*This is a guest post by Brian Potter of Coarse Grained. It explores a different aspect of some of the ideas in my post, The Return of the Barbarian, and Paula Hay’s guest post, Cognitive Archeology of the West. If you are interested in guest-posting, email me. *

Consider the following experiment (the Wason selection task):

You are shown a set of four cards placed on a table, each of which has a number on one side and a colored patch on the other side. The visible faces of the cards show 3, 8, red and brown. Which card(s) should you turn over in order to test the truth of the proposition that if a card shows an even number on one face, then its opposite face is red?

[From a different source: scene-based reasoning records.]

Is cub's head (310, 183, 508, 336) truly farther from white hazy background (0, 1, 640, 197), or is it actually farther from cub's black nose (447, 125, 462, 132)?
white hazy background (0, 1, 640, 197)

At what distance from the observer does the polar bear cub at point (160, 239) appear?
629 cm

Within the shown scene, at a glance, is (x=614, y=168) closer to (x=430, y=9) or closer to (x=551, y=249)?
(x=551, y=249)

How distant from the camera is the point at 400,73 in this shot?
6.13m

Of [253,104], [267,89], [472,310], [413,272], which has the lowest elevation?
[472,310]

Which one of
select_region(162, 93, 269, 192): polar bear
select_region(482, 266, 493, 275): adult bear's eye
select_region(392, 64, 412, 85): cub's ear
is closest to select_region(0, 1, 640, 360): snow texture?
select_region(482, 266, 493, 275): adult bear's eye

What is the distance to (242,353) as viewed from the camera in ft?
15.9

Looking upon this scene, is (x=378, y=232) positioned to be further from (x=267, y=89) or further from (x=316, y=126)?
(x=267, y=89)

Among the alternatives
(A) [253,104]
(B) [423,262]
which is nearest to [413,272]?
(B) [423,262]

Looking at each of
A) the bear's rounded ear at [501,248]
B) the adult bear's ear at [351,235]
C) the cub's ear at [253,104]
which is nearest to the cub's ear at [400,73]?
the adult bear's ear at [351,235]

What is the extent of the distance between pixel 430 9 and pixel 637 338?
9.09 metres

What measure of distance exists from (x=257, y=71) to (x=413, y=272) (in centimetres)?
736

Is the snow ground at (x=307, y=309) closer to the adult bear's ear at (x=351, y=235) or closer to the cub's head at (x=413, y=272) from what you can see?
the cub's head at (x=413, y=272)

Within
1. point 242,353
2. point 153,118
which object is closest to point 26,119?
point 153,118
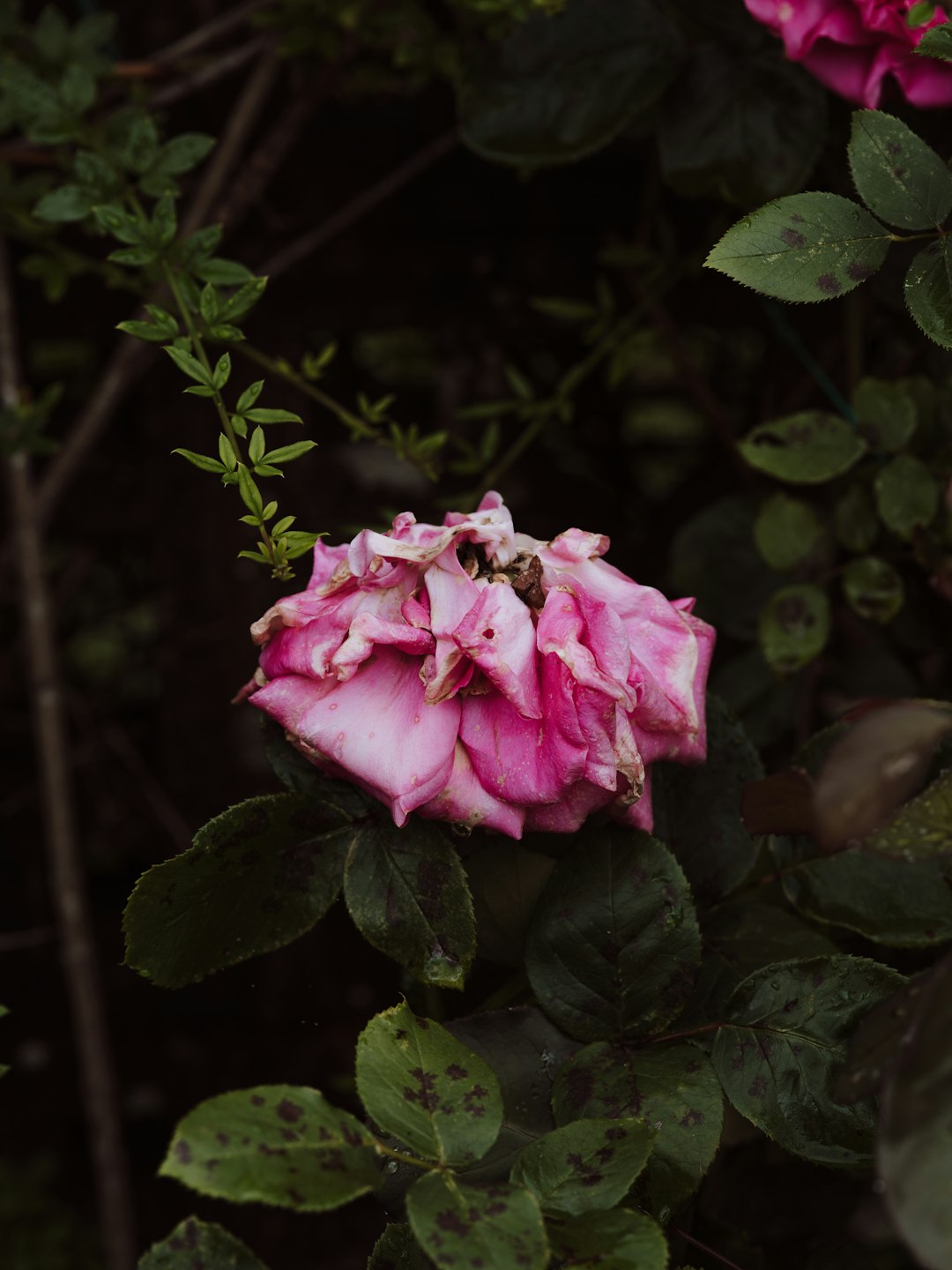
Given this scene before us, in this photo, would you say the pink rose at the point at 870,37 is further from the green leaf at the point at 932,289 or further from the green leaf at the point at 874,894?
the green leaf at the point at 874,894

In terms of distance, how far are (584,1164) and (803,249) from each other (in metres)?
0.50

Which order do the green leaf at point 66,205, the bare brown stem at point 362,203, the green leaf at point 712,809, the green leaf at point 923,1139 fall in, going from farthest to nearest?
the bare brown stem at point 362,203 → the green leaf at point 66,205 → the green leaf at point 712,809 → the green leaf at point 923,1139

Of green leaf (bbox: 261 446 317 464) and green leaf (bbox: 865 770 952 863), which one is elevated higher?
green leaf (bbox: 261 446 317 464)

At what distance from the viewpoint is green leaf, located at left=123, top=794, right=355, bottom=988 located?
26.2 inches

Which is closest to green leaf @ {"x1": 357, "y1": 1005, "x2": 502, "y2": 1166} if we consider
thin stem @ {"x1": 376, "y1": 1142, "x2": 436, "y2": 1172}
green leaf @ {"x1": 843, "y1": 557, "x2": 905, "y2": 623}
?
thin stem @ {"x1": 376, "y1": 1142, "x2": 436, "y2": 1172}

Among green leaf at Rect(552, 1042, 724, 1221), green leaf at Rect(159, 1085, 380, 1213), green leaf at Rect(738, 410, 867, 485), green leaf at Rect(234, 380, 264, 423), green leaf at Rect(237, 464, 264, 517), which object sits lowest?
green leaf at Rect(552, 1042, 724, 1221)

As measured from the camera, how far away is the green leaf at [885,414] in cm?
95

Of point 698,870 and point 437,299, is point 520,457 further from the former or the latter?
point 698,870

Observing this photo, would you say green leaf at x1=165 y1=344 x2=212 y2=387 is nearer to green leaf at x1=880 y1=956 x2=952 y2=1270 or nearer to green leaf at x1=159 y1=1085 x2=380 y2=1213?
green leaf at x1=159 y1=1085 x2=380 y2=1213

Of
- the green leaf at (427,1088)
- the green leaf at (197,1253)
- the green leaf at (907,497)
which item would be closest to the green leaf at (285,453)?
the green leaf at (427,1088)

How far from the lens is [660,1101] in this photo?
0.63m

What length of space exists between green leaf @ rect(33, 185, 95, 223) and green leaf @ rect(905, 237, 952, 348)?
604mm

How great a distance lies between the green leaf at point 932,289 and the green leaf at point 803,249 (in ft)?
0.08

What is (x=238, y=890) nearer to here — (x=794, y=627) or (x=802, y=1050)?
(x=802, y=1050)
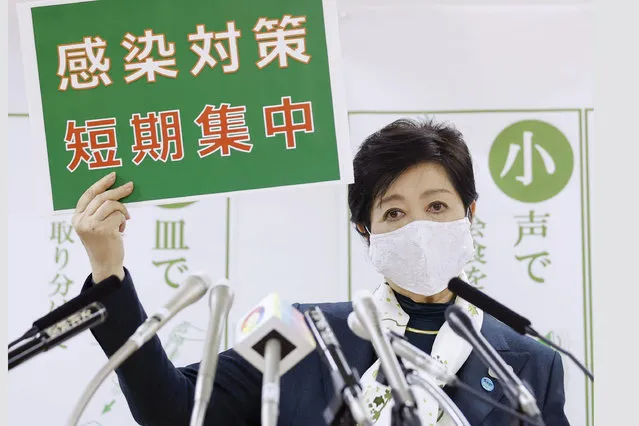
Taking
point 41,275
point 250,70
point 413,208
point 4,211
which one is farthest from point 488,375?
point 41,275

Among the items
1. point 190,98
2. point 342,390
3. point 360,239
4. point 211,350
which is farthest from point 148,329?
point 360,239

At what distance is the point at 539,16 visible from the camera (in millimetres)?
2781

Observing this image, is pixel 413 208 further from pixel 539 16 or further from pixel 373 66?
pixel 539 16

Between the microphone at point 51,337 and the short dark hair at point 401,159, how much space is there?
30.3 inches

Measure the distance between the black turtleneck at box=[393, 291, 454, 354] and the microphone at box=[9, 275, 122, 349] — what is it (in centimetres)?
73

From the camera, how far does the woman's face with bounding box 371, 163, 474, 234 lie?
1505mm

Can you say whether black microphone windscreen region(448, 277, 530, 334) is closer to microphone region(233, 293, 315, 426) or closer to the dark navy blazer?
microphone region(233, 293, 315, 426)

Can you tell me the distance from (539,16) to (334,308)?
167 centimetres

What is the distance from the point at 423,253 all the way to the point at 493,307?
51cm

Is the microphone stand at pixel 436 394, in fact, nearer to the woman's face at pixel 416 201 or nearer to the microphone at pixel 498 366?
the microphone at pixel 498 366

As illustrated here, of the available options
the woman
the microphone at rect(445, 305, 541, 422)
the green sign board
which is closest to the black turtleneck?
the woman

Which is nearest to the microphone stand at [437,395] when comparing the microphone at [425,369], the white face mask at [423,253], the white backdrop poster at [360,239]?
the microphone at [425,369]

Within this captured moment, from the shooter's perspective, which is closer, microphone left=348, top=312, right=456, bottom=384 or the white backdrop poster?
microphone left=348, top=312, right=456, bottom=384

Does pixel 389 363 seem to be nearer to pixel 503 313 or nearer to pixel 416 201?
pixel 503 313
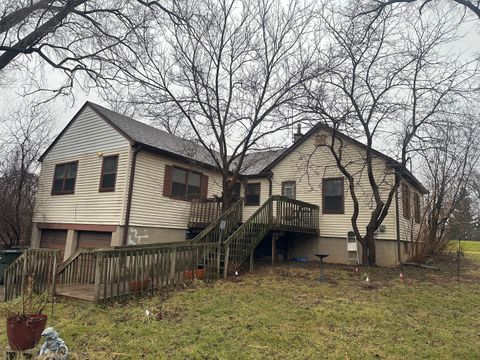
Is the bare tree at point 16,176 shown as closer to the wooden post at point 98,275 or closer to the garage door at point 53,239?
the garage door at point 53,239

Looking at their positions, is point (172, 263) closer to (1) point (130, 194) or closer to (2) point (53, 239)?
(1) point (130, 194)

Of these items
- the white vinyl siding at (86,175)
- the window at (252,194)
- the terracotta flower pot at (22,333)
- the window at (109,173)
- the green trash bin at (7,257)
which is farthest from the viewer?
the window at (252,194)

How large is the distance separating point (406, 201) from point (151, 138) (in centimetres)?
1245

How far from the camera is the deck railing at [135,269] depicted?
23.6 feet

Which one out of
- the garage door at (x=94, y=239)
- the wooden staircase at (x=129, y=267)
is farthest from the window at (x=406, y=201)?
the garage door at (x=94, y=239)

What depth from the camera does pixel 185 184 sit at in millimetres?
15359

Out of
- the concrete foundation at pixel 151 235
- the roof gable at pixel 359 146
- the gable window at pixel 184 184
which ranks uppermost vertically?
the roof gable at pixel 359 146

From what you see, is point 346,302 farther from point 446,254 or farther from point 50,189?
point 446,254

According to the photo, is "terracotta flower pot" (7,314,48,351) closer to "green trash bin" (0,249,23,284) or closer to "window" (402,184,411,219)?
"green trash bin" (0,249,23,284)

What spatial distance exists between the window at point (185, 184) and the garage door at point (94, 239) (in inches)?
129

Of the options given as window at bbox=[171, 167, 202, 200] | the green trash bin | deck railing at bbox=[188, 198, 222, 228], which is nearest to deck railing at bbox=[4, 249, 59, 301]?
the green trash bin

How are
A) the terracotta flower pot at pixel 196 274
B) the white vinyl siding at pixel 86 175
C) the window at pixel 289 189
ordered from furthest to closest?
the window at pixel 289 189, the white vinyl siding at pixel 86 175, the terracotta flower pot at pixel 196 274

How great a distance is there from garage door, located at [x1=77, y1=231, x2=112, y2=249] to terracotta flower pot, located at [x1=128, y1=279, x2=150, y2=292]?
5.67m

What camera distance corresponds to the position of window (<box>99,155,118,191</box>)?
13.2 meters
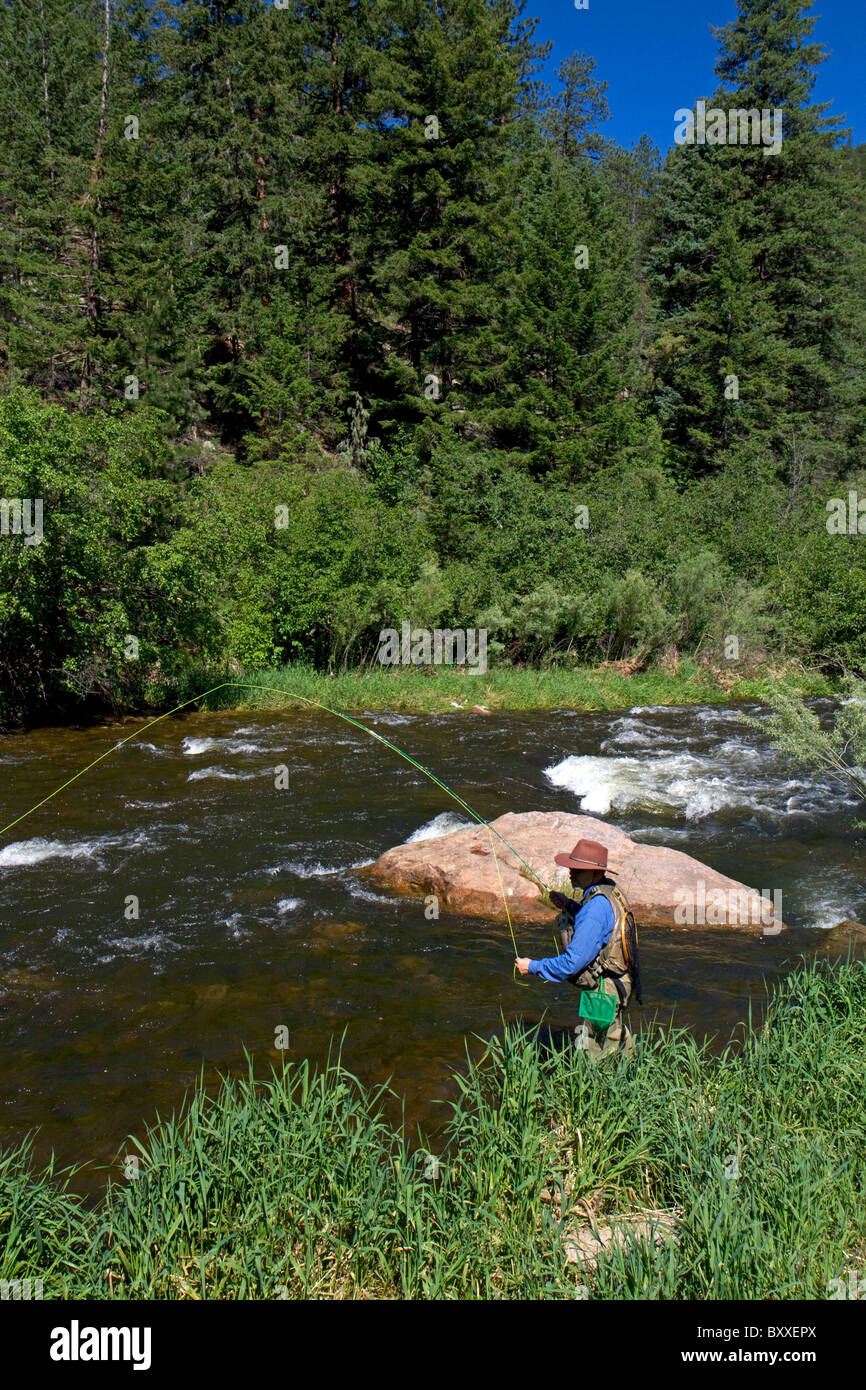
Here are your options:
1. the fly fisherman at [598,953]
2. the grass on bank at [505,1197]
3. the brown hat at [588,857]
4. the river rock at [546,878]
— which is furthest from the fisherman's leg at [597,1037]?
the river rock at [546,878]

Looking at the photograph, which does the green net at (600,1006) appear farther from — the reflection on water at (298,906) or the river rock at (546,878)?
the river rock at (546,878)

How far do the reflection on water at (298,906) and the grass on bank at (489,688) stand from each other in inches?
88.0

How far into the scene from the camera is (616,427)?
33438 millimetres

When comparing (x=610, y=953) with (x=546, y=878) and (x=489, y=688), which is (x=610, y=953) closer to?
(x=546, y=878)

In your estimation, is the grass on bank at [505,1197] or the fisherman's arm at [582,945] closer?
the grass on bank at [505,1197]

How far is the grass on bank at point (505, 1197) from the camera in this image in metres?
3.92

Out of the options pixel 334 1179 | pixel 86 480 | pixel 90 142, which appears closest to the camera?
pixel 334 1179

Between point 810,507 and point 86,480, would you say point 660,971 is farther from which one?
point 810,507

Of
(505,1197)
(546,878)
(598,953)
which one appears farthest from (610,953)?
(546,878)

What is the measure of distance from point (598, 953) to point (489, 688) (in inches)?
570

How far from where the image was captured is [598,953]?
556 centimetres
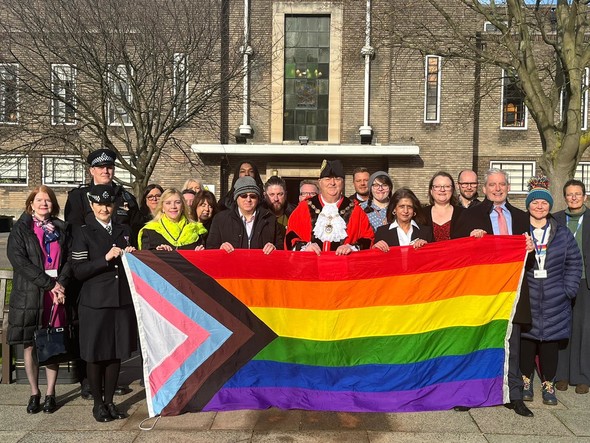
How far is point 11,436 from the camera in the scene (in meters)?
4.68

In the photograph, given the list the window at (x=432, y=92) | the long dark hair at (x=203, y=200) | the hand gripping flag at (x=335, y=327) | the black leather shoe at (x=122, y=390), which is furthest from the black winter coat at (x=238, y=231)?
the window at (x=432, y=92)

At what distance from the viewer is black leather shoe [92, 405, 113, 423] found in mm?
4992

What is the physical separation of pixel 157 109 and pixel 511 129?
16013 millimetres

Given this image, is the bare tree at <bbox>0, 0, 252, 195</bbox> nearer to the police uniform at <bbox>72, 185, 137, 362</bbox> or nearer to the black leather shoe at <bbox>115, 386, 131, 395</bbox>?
the black leather shoe at <bbox>115, 386, 131, 395</bbox>

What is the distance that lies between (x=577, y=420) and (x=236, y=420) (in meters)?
3.10

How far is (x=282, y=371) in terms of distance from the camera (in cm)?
511

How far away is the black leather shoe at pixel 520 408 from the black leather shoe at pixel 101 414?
3.73 meters

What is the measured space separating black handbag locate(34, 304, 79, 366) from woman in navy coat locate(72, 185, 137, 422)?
19 cm

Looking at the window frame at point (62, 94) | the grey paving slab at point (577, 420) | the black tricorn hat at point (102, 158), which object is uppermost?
the window frame at point (62, 94)

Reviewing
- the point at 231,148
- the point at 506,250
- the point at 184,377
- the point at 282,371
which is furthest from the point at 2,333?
the point at 231,148

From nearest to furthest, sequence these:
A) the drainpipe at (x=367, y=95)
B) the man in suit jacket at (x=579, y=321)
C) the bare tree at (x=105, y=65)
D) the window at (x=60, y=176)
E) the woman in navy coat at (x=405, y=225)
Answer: the woman in navy coat at (x=405, y=225), the man in suit jacket at (x=579, y=321), the bare tree at (x=105, y=65), the drainpipe at (x=367, y=95), the window at (x=60, y=176)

The correct answer is “8” and “brown”, but very few people get the correct answer – between 10-25% depending on the exact formulation of the problem. Even when its expressed in more familiar terms, such as “If a person goes to New York, then he takes the subway”, success rates remain extremely low.

However, consider the exact same problem, rephrased slightly:

You are shown a set of four cards placed on a table, each of which has a number on one side and a statement on the other side. The visible faces of the cards show 16, 25, ‘drinking beer’ and ‘drinking coke’. Which card(s) should you turn over in order to test the truth of the proposition that if “If you are drinking alcohol, then you must be over 21”?

Phrased like this, success rates shoot up to around 75%. But what makes this form different than a question about riding the subway?